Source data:
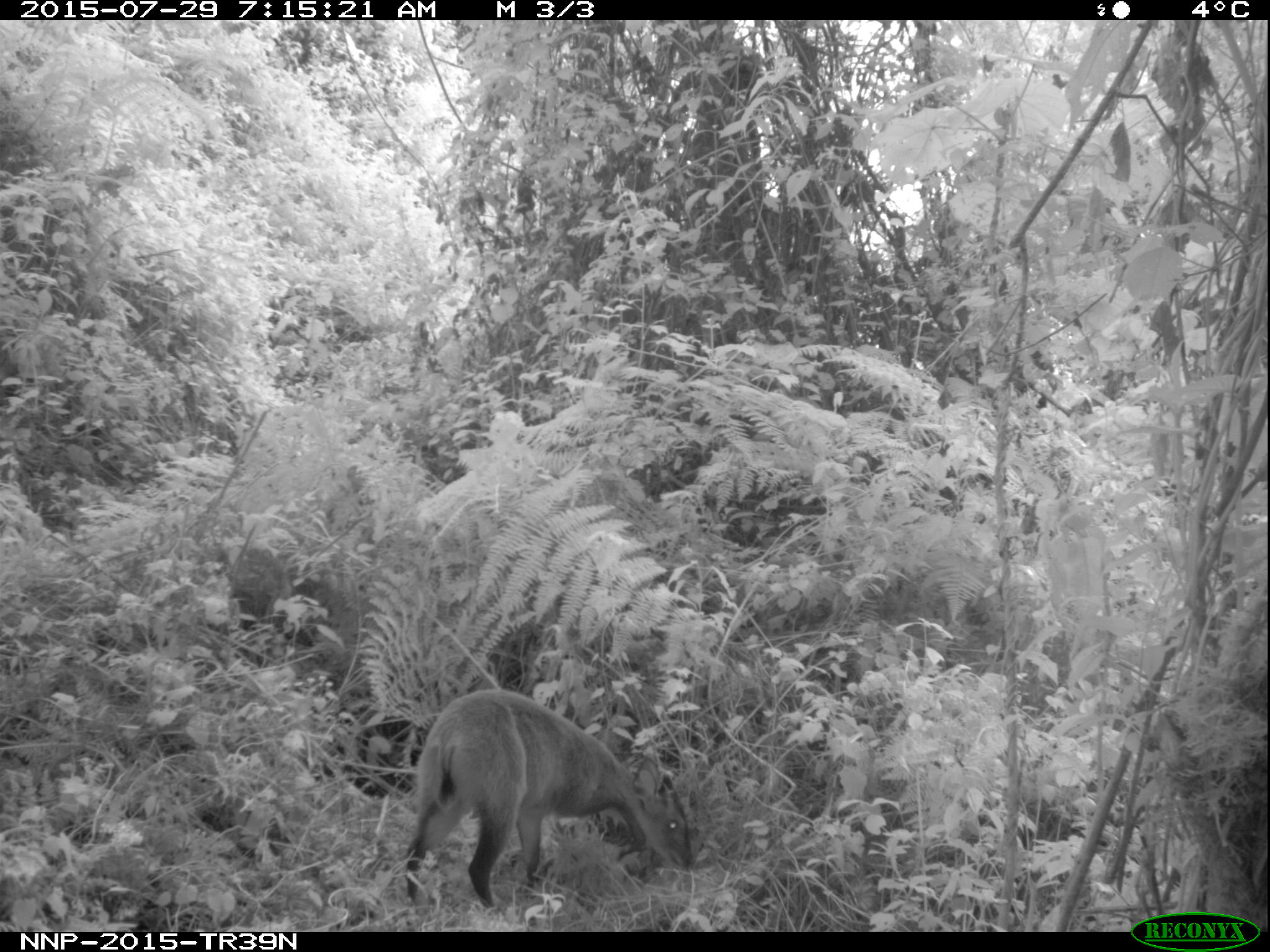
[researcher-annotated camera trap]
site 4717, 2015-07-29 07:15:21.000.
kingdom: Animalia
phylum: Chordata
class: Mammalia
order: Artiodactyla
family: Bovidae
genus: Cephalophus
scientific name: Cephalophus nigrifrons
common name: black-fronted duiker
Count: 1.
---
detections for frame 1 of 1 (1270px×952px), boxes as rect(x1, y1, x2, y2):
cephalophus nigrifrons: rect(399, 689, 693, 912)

Exercise requirements. Output the records above character for character, but leave each image out.

Completed exercise.
[researcher-annotated camera trap]
site 4717, 2015-07-29 07:15:21.000.
kingdom: Animalia
phylum: Chordata
class: Mammalia
order: Artiodactyla
family: Bovidae
genus: Cephalophus
scientific name: Cephalophus nigrifrons
common name: black-fronted duiker
Count: 1.
---
detections for frame 1 of 1 (1270px×952px), boxes as rect(x1, y1, x2, y2):
cephalophus nigrifrons: rect(399, 689, 693, 912)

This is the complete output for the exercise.